[START OF TEXT SECTION]

Evidence of Gary Craik

  1. Gary Craik also gave evidence but his evidence was largely irrelevant as he was not a party to any conversations between the plaintiff and the defendant.  Nor was he present at any of the shareholder meetings.

  2. His evidence corroborates his wife's account of what the defendant said about the business prior to them making their investment.

The defendant's evidence

  1. The defendant said he had had discussions with the plaintiff in early 2011 in which he had told him that Hotrox products had been sold to Bunnings since 1998.  However, the defendant denied having told the plaintiff that the business (in which the investment was being offered) was the manufacturer of the products.  The defendant denied Beacon Capital had a 'long‑term contract' with Bunnings or that he had told the plaintiff that.[128]

    [128] ts 218.

[END OF TEXT SECTION]
[START OF THE RECORDS]

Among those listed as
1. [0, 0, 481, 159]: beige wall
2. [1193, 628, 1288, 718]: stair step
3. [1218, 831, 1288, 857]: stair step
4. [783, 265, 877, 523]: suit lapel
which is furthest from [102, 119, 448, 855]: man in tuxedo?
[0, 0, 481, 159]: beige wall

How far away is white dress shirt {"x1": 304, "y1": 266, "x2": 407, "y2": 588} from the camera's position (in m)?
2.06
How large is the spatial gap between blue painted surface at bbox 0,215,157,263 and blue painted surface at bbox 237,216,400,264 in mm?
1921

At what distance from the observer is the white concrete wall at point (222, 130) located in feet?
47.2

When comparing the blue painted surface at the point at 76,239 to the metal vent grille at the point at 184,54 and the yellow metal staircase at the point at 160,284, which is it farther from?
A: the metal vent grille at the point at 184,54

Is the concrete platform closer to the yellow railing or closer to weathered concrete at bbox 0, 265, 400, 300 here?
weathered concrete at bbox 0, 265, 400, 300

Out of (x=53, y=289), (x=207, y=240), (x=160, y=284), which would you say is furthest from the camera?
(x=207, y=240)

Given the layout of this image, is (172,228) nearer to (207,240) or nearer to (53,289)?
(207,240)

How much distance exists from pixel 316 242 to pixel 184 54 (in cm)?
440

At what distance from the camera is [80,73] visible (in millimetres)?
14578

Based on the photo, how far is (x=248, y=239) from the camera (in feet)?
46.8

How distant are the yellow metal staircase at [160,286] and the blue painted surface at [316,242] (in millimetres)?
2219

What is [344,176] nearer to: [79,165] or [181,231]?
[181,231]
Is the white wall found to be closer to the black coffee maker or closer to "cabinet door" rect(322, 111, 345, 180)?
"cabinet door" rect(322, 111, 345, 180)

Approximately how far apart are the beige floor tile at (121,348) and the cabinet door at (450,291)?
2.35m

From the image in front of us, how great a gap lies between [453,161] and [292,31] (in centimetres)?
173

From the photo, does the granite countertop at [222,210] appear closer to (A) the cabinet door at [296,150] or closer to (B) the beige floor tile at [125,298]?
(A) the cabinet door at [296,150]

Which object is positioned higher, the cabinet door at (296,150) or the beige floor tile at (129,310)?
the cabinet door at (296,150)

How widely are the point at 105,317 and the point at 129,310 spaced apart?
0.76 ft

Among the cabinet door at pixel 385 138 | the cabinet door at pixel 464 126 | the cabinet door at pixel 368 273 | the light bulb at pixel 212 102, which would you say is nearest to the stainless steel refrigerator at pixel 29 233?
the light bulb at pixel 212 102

[END OF THE RECORDS]

_DIRECTIVE 1_: Rewrite the listing from the line containing "Approximately how far" through its last line, inclusive, changing "beige floor tile" to "tan floor tile" and leaving everything else the same. Return only those lines.
_DIRECTIVE 2_: Extend the court's summary of the defendant's evidence, starting after its final sentence.

_EXPECTED OUTPUT 1_:
Approximately how far apart are the tan floor tile at (121,348) and the cabinet door at (450,291)?
2.35m

From the image in front of us, how great a gap lies between [453,161] and [292,31] (in centimetres)?
173

From the photo, does the granite countertop at [222,210] appear closer to (A) the cabinet door at [296,150] or closer to (B) the tan floor tile at [125,298]?
(A) the cabinet door at [296,150]

Which object is positioned higher, the cabinet door at (296,150) or the tan floor tile at (129,310)?
the cabinet door at (296,150)

How widely are the point at 105,317 and the point at 129,310 spaced apart?
0.76 ft

Among the cabinet door at pixel 385 138 | the cabinet door at pixel 464 126 | the cabinet door at pixel 368 273 | the light bulb at pixel 212 102, which would you say is nearest to the stainless steel refrigerator at pixel 29 233?
the light bulb at pixel 212 102

_EXPECTED OUTPUT 2_:
  2. The defendant was asked in cross-examination whether he had told the plaintiff that 'the business' had a long-term contract with Bunnings to supply charcoal products Australia wide.  The defendant said it was possible: the defendant agreed that he had orally informed the plaintiff that the previous distributor PT Hotrox Indonesia had had a contractual relationship with the Bunnings Group as the exclusive provider of charcoal products for at least the previous 11 years (as pleaded in par 9 of his defence).[129]

    [129] ts 251 - ts 252.

  3. The defendant denied telling the plaintiff that Beacon Capital had a good turnover because Beacon Capital had only existed since October 2010 and its first sales were not until January 2011.[130]  However, the defendant said he had told the plaintiff that it was planned and anticipated that Beacon Capital, with the consent of Hotrox, would become the exclusive importer of Hotrox charcoal products.[131]  The defendant said Beacon Capital was the only entity that was ever offered to the plaintiff to invest in.[132]

    [130] ts 219.

    [131] ts 252.

    [132] ts 219.

  4. The defendant denied telling the plaintiff that the income that would be generated from the plaintiff's investment would be sufficient to finance a loan for his investment.  The defendant said the plaintiff had not given him any details about the term of any loan or interest rates which would enable him to do such a calculation.[133]

    [133] ts 219.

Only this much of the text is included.